Thank you, Chair Gensler.  Many people have awaited this day with eager anticipation.  I am not one of them.  Contrary to the hopes of the eager anticipators, the proposal will not bring consistency, comparability, and reliability to company climate disclosures.  The proposal, however, will undermine the existing regulatory framework that for many decades has undergirded consistent, comparable, and reliable company disclosures.  We cannot make such fundamental changes to our disclosure regime without harming investors, the economy, and this agency.  For that reason, I cannot support the proposal.

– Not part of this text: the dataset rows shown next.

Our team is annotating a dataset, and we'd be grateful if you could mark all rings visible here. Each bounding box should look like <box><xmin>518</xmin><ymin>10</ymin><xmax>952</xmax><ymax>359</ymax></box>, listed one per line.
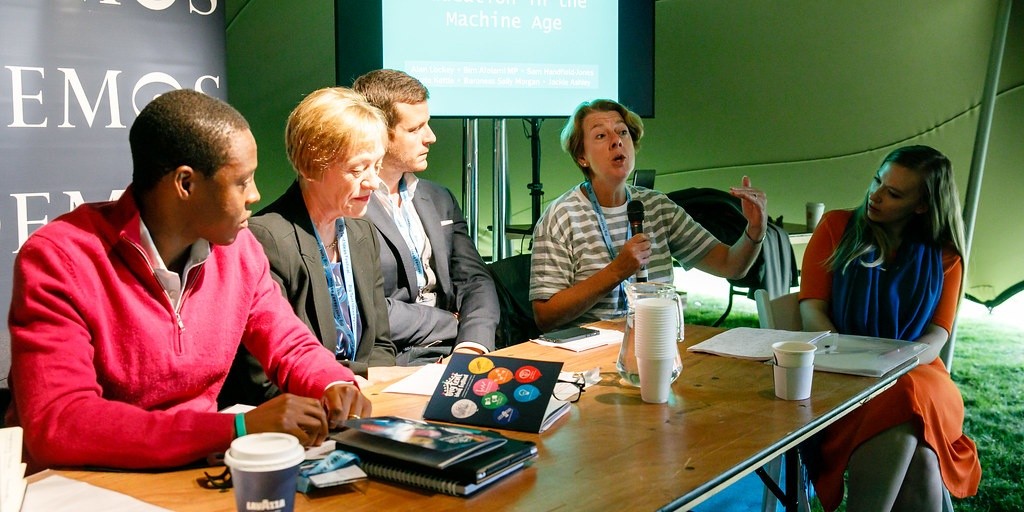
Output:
<box><xmin>349</xmin><ymin>414</ymin><xmax>360</xmax><ymax>419</ymax></box>
<box><xmin>753</xmin><ymin>194</ymin><xmax>758</xmax><ymax>199</ymax></box>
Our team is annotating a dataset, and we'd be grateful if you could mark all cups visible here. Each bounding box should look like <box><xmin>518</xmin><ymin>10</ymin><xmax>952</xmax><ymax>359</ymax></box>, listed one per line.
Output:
<box><xmin>806</xmin><ymin>202</ymin><xmax>825</xmax><ymax>230</ymax></box>
<box><xmin>635</xmin><ymin>298</ymin><xmax>676</xmax><ymax>403</ymax></box>
<box><xmin>773</xmin><ymin>341</ymin><xmax>817</xmax><ymax>401</ymax></box>
<box><xmin>223</xmin><ymin>432</ymin><xmax>305</xmax><ymax>512</ymax></box>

The proposal turns the disclosure regime on its head.  Current SEC disclosure mandates are intended to provide investors with an accurate picture of the company's present and prospective performance through managers' own eyes.  How are they thinking about the company?  What opportunities and risks do the board and managers see?  What are the material determinants of the company's financial value?  The proposal, by contrast, tells corporate managers how regulators, doing the bidding of an array of non-investor stakeholders, expect them to run their companies.[1]  It identifies a set of risks and opportunities-some perhaps real, others clearly theoretical-that managers should be considering and even suggests specific ways to mitigate those risks.  It forces investors to view companies through the eyes of a vocal set of stakeholders, for whom a company's climate reputation is of equal or greater importance than a company's financial performance.

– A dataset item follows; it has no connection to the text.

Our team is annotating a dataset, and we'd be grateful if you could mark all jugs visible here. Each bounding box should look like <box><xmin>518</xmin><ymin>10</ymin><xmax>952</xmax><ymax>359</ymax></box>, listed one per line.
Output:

As you have already heard, the proposal covers a lot of territory.  It establishes a disclosure framework based, in large part, on the Task Force on Climate-Related Financial Disclosures ("TCFD") Framework and the Greenhouse Gas Protocol.  It requires disclosure of: climate-related risks; climate-related effects on strategy, business model, and outlook; board and management oversight of climate-related issues; processes for identifying, assessing, and managing climate risks; plans for transition; financial statement metrics related to climate; greenhouse gas ("GHG") emissions; and climate targets and goals.  It establishes a safe harbor for Scope 3 disclosures and an attestation requirement for large companies' Scope 1 and 2 disclosures. 

Some elements are missing, however, from this action-packed 534 pages:

  • A credible rationale for such a prescriptive framework when our existing disclosure requirements already capture material risks relating to climate change;
  • A materiality limitation;
  • A compelling explanation of how the proposal will generate comparable, consistent, and reliable disclosures;
  • An adequate statutory basis for the proposal;
  • A reasonable estimate of costs to companies; and
  • An honest reckoning with the consequences to investors, the economy, and this agency.  
I will talk about each of these deficiencies in turn.  My statement is rather lengthy, so I will turn my video off as I speak; by one estimate, doing so will reduce the carbon footprint of my presentation on this platform by 96 percent.[2]

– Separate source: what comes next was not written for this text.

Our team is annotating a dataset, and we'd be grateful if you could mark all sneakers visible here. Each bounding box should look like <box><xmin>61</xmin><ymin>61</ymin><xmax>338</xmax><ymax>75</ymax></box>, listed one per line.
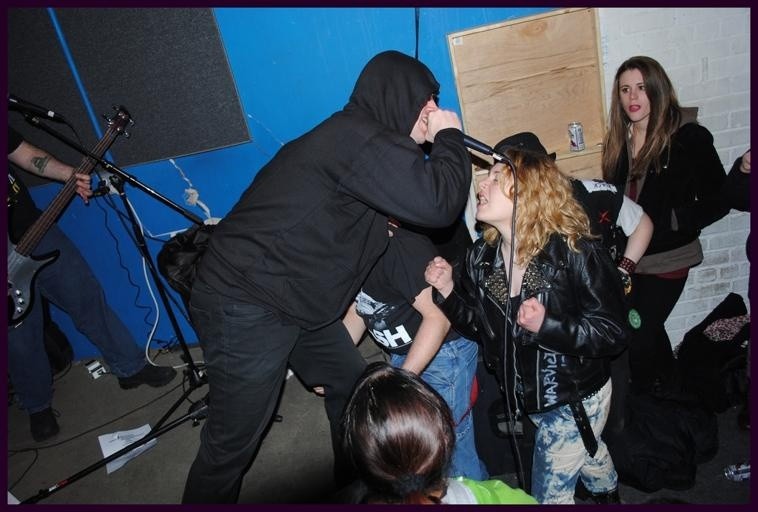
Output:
<box><xmin>118</xmin><ymin>364</ymin><xmax>176</xmax><ymax>390</ymax></box>
<box><xmin>30</xmin><ymin>407</ymin><xmax>59</xmax><ymax>443</ymax></box>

I. Existing rules already cover material climate risks.

Existing rules require companies to disclose material risks regardless of the source or cause of the risk.  These existing requirements, like most of our disclosure mandates, are principles-based and thus elicit tailored information from companies.  Rather than simply ticking off a preset checklist based on regulators' prognostication of what should matter, companies have to think about what is financially material in their unique circumstances and disclose those matters to investors.  Financial statements and their accompanying disclosure documents are intended to present an objective picture of a company's financial situation.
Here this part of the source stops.